> _Explore the material_:
• A. According to the article on Kubernetes infrastructure for AI workloads, in which Kubernetes version does Dynamic Resource Allocation reach GA?
• B. Carry the article on Kubernetes infrastructure for AI workloads forward from its final sentence.

> _Provided text_:
----

Kubernetes Infrastructure for AI Workloads

The proliferation of AI, particularly with open-source models, necessitates an equally open and adaptable infrastructure. Kubernetes, while not originally designed for AI, has become a de-facto platform. However, its core APIs and scheduling mechanisms have required significant enhancements to effectively manage GPU-bound, distributed AI workloads. The article highlights key areas where the community is bridging the gap between "possible" and "first-class" support for AI within Kubernetes.

Describing AI Hardware with Dynamic Resource Allocation (DRA)

The original Kubernetes device plugin API, which simply counted available GPUs, proved insufficient for modern AI needs. Advanced scenarios require granular control, such as partitioning shared GPUs, allowing multiple pods to share a single device, or requiring high-speed interconnects across nodes for distributed training. Dynamic Resource Allocation (DRA), reaching GA in Kubernetes 1.34, addresses these limitations by allowing vendors to expose structured device information via ResourceSlices and workloads to declare their specific needs using ResourceClaims. This enables the scheduler to make smarter placement decisions based on attributes, sharing policies, and topology.

Advanced Scheduling for AI Workloads

Distributed training and inference jobs often demand gang scheduling, ensuring all pods start simultaneously to prevent deadlocks and optimize resource utilization. Furthermore, understanding the physical topology of a cluster is crucial; placing interdependent pods on nodes sharing a network spine or high-speed interconnect dramatically reduces communication overhead. Tools like the KAI Scheduler (CNCF Sandbox project) and Topograph are emerging to provide DRA-aware gang scheduling, hierarchical queues with fairness policies, and topology-aware placement, pushing these capabilities upstream into the Kubernetes ecosystem.

----

> _Records supplied_:
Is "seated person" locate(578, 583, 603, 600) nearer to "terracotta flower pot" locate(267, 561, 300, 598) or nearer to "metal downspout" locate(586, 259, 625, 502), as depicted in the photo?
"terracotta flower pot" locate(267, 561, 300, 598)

----

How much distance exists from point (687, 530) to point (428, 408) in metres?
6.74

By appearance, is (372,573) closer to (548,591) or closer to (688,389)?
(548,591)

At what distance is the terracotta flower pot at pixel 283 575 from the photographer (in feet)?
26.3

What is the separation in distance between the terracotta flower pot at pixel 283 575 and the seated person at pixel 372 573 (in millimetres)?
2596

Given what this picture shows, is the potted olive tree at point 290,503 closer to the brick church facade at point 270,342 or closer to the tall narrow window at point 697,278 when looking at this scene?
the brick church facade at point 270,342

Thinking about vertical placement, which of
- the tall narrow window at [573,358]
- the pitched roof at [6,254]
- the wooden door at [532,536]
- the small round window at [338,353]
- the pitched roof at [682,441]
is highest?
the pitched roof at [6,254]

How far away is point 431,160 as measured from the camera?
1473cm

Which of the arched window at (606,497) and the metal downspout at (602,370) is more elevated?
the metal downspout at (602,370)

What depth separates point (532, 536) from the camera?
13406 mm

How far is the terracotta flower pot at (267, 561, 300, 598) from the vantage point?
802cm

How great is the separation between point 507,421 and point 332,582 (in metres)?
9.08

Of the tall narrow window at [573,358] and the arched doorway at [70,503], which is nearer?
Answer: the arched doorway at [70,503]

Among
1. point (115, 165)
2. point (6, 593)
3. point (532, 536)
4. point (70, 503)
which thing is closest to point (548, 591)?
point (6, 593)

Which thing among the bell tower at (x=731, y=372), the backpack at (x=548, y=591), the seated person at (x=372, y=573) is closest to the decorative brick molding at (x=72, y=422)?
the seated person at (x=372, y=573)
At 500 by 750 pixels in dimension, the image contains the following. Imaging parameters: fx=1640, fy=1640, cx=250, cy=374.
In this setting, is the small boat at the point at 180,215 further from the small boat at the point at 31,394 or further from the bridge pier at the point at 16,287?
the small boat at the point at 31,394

----

> _Replies_:
• A. Kubernetes 1.34.

• B.
Serving AI Workloads and Autoscaling Challenges

Inference workloads represent the majority of production GPU cycles. Traditional Kubernetes Horizontal Pod Autoscalers (HPAs) scale based on CPU and memory, which are often inadequate for LLM inference. LLMs require scaling based on metrics like KV-cache utilization, request queue depth, or time-to-first-token to optimize GPU usage and meet latency targets. Initiatives like Inference Gateway extend the Gateway API for model-aware routing, while projects like llm-d and Dynamo explore distributed serving with prefix-cache-aware routing and disaggregated prefill/decode, introducing new demands for intelligent scheduling and autoscaling mechanisms. The challenge lies in building abstractions that integrate these new primitives with higher-level control planes.